With the world’s attention focuses on helping tsunami survivors, the World Food Program on Thursday appealed for 500,000 tons of aid to feed 6.5 million North Koreans this year, warning of severe shortages.
/ Source: The Associated Press

The World Food Program on Thursday appealed for 500,000 tons of aid to feed 6.5 million North Koreans this year, warning that the North still faces severe shortages as world attention focuses on helping tsunami survivors.

North Koreans’ ability to feed themselves has been hurt by soaring prices as the communist government opens private markets in an effort to diversify its economy, the U.N. agency said.

“Millions of children, women and elderly people are barely subsisting because they lack both the quantity and quality of nourishment they deserve,” the WFP’s director in North Korea, Richard Ragan, said in a statement by the agency.

North Korea has relied on foreign aid to feed many of its 23.7 million people since its state-run farm system collapsed in the mid-1990s.

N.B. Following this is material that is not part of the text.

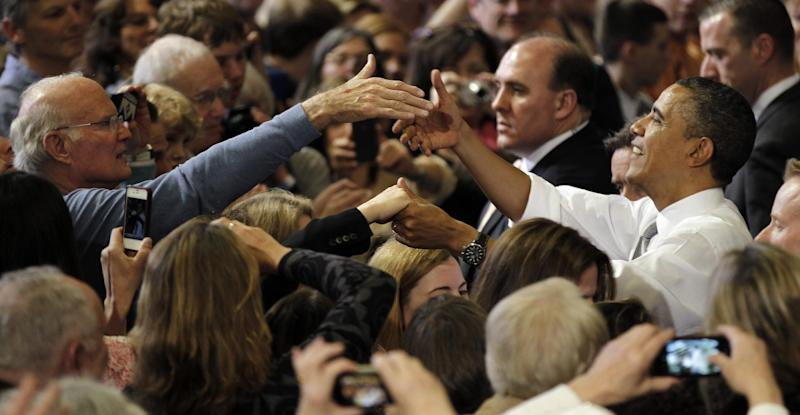 President Barack Obama shakes hands with supporters after speaking at a campaign fundraiser at the University of Vermont in Burlington, Vt., Friday, March, 30, 2012. (AP Photo/Pablo Martinez Monsivais)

The latest WFP appeal comes as tsunami relief efforts receive hundreds of millions of dollars in aid.

‘Aid pie’ only so big
“The aid pie is limited, and donors have been very generous in their response to the tsunami appeal,” said Gerald Burke, a WFP spokesman in Beijing. “But they also always have been very generous to WFP appeals for North Korea, and we sincerely hope this appeal will be fully met.”

Efforts to attract donations for North Korea have been complicated in the past by tensions over its nuclear program and competing needs for aid in Afghanistan and elsewhere.

Despite the nuclear tensions, North Korea’s main donors have been the United States, Japan and rival South Korea — all participants in the six-nation talks aimed at persuading Pyongyang to abandon nuclear development.

North Korea’s grain crop is expected to rise by 2.4 percent this year to 4.24 million tons — its biggest in a decade but still far below the 5.13 million tons needed, WFP said.

Two-thirds of North Koreans depend on government rations that supply just nine ounces of food a day, “enough to meet only half their calorie needs,” the WFP statement said.

Official warns on shortfall
WFP stockpiles of food in the North should last through June, the statement said.

“But without additional pledges soon, the kind of distribution cuts that have plagued our operation over the past three years, depriving millions of vital assistance for long periods, will be inevitable,” Ragan was quoted as saying.

The agency said the secretive North Korean government still bars WFP employees from visiting 49 of the North’s 203 counties and districts, home to about 17 percent of its population. The agency doesn’t distribute food in areas that its staff can’t visit.

Those targeted for aid this year include 900,000 elderly people, as well as children, pregnant women and some 360,000 people who no longer can afford food as a result of economic reforms, the agency said.